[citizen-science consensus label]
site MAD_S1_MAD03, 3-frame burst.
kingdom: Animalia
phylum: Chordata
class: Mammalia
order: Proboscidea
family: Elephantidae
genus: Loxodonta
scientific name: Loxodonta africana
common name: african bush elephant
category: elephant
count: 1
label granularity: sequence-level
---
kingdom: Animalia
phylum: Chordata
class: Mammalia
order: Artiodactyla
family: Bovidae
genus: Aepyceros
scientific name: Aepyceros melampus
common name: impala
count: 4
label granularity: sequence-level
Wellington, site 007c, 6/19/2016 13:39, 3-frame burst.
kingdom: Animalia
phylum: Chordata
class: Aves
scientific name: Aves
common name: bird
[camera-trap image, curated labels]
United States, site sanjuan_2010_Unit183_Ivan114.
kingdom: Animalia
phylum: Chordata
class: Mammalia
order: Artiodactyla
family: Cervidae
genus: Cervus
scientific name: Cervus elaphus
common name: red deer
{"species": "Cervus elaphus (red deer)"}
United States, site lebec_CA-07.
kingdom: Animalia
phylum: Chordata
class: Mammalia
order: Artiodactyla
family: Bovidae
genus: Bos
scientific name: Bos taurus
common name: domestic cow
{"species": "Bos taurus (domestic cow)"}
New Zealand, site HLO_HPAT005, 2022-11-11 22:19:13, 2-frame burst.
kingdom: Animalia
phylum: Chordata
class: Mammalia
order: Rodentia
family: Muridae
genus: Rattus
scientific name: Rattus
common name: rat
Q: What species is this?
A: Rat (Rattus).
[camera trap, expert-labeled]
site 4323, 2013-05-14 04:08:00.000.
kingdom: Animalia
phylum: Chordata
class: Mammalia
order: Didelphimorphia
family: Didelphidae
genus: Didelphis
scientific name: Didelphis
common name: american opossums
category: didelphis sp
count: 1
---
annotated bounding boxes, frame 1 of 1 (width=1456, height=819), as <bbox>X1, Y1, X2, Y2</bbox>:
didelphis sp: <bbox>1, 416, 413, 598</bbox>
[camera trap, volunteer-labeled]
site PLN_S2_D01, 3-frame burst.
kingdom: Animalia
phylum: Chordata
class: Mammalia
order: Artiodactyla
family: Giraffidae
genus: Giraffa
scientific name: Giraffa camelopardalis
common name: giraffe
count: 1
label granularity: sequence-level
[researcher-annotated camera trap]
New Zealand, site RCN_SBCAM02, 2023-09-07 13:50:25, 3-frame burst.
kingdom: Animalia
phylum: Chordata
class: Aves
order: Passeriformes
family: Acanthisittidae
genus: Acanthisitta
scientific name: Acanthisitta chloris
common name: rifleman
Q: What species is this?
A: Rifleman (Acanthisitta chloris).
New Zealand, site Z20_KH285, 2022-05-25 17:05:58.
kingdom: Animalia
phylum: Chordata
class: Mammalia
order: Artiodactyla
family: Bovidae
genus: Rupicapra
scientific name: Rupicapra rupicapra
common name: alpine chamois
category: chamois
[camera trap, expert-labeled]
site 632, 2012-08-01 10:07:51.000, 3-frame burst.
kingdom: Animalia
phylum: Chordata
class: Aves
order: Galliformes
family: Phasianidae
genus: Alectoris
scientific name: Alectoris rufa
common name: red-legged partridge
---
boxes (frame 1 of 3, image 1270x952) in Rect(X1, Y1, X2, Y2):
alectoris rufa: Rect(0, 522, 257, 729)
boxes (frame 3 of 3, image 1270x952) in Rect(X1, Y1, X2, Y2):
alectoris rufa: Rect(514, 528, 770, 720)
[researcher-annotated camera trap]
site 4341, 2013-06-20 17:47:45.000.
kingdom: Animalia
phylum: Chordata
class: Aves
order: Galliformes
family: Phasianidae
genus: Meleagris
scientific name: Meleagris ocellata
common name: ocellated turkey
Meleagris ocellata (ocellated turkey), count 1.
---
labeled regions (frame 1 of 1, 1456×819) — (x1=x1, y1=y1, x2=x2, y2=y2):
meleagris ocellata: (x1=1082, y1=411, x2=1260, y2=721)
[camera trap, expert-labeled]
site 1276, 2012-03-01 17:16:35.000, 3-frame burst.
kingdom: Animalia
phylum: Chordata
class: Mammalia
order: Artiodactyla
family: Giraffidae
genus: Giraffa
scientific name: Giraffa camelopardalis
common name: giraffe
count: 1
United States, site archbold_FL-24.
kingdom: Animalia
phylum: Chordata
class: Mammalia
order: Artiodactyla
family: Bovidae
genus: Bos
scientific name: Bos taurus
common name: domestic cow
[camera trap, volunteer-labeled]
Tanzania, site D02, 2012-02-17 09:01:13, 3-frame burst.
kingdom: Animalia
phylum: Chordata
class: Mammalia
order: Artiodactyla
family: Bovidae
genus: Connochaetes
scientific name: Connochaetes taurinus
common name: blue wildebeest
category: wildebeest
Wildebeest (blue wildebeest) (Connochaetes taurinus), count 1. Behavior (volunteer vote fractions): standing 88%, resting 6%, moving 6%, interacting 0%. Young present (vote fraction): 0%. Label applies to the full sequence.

○ ○ ○ ○

EXERCISE INSTRUCTIONS
Please copy out each entry exactly as it appears above.

RESULT OF THE TASK
[citizen-science consensus label]
site MAD_S1_MAD03, 3-frame burst.
kingdom: Animalia
phylum: Chordata
class: Mammalia
order: Proboscidea
family: Elephantidae
genus: Loxodonta
scientific name: Loxodonta africana
common name: african bush elephant
category: elephant
count: 1
label granularity: sequence-level
---
kingdom: Animalia
phylum: Chordata
class: Mammalia
order: Artiodactyla
family: Bovidae
genus: Aepyceros
scientific name: Aepyceros melampus
common name: impala
count: 4
label granularity: sequence-level
Wellington, site 007c, 6/19/2016 13:39, 3-frame burst.
kingdom: Animalia
phylum: Chordata
class: Aves
scientific name: Aves
common name: bird
[camera-trap image, curated labels]
United States, site sanjuan_2010_Unit183_Ivan114.
kingdom: Animalia
phylum: Chordata
class: Mammalia
order: Artiodactyla
family: Cervidae
genus: Cervus
scientific name: Cervus elaphus
common name: red deer
{"species": "Cervus elaphus (red deer)"}
United States, site lebec_CA-07.
kingdom: Animalia
phylum: Chordata
class: Mammalia
order: Artiodactyla
family: Bovidae
genus: Bos
scientific name: Bos taurus
common name: domestic cow
{"species": "Bos taurus (domestic cow)"}
New Zealand, site HLO_HPAT005, 2022-11-11 22:19:13, 2-frame burst.
kingdom: Animalia
phylum: Chordata
class: Mammalia
order: Rodentia
family: Muridae
genus: Rattus
scientific name: Rattus
common name: rat
Q: What species is this?
A: Rat (Rattus).
[camera trap, expert-labeled]
site 4323, 2013-05-14 04:08:00.000.
kingdom: Animalia
phylum: Chordata
class: Mammalia
order: Didelphimorphia
family: Didelphidae
genus: Didelphis
scientific name: Didelphis
common name: american opossums
category: didelphis sp
count: 1
---
annotated bounding boxes, frame 1 of 1 (width=1456, height=819), as <bbox>X1, Y1, X2, Y2</bbox>:
didelphis sp: <bbox>1, 416, 413, 598</bbox>
[camera trap, volunteer-labeled]
site PLN_S2_D01, 3-frame burst.
kingdom: Animalia
phylum: Chordata
class: Mammalia
order: Artiodactyla
family: Giraffidae
genus: Giraffa
scientific name: Giraffa camelopardalis
common name: giraffe
count: 1
label granularity: sequence-level
[researcher-annotated camera trap]
New Zealand, site RCN_SBCAM02, 2023-09-07 13:50:25, 3-frame burst.
kingdom: Animalia
phylum: Chordata
class: Aves
order: Passeriformes
family: Acanthisittidae
genus: Acanthisitta
scientific name: Acanthisitta chloris
common name: rifleman
Q: What species is this?
A: Rifleman (Acanthisitta chloris).
New Zealand, site Z20_KH285, 2022-05-25 17:05:58.
kingdom: Animalia
phylum: Chordata
class: Mammalia
order: Artiodactyla
family: Bovidae
genus: Rupicapra
scientific name: Rupicapra rupicapra
common name: alpine chamois
category: chamois
[camera trap, expert-labeled]
site 632, 2012-08-01 10:07:51.000, 3-frame burst.
kingdom: Animalia
phylum: Chordata
class: Aves
order: Galliformes
family: Phasianidae
genus: Alectoris
scientific name: Alectoris rufa
common name: red-legged partridge
---
boxes (frame 1 of 3, image 1270x952) in Rect(X1, Y1, X2, Y2):
alectoris rufa: Rect(0, 522, 257, 729)
boxes (frame 3 of 3, image 1270x952) in Rect(X1, Y1, X2, Y2):
alectoris rufa: Rect(514, 528, 770, 720)
[researcher-annotated camera trap]
site 4341, 2013-06-20 17:47:45.000.
kingdom: Animalia
phylum: Chordata
class: Aves
order: Galliformes
family: Phasianidae
genus: Meleagris
scientific name: Meleagris ocellata
common name: ocellated turkey
Meleagris ocellata (ocellated turkey), count 1.
---
labeled regions (frame 1 of 1, 1456×819) — (x1=x1, y1=y1, x2=x2, y2=y2):
meleagris ocellata: (x1=1082, y1=411, x2=1260, y2=721)
[camera trap, expert-labeled]
site 1276, 2012-03-01 17:16:35.000, 3-frame burst.
kingdom: Animalia
phylum: Chordata
class: Mammalia
order: Artiodactyla
family: Giraffidae
genus: Giraffa
scientific name: Giraffa camelopardalis
common name: giraffe
count: 1
United States, site archbold_FL-24.
kingdom: Animalia
phylum: Chordata
class: Mammalia
order: Artiodactyla
family: Bovidae
genus: Bos
scientific name: Bos taurus
common name: domestic cow
[camera trap, volunteer-labeled]
Tanzania, site D02, 2012-02-17 09:01:13, 3-frame burst.
kingdom: Animalia
phylum: Chordata
class: Mammalia
order: Artiodactyla
family: Bovidae
genus: Connochaetes
scientific name: Connochaetes taurinus
common name: blue wildebeest
category: wildebeest
Wildebeest (blue wildebeest) (Connochaetes taurinus), count 1. Behavior (volunteer vote fractions): standing 88%, resting 6%, moving 6%, interacting 0%. Young present (vote fraction): 0%. Label applies to the full sequence.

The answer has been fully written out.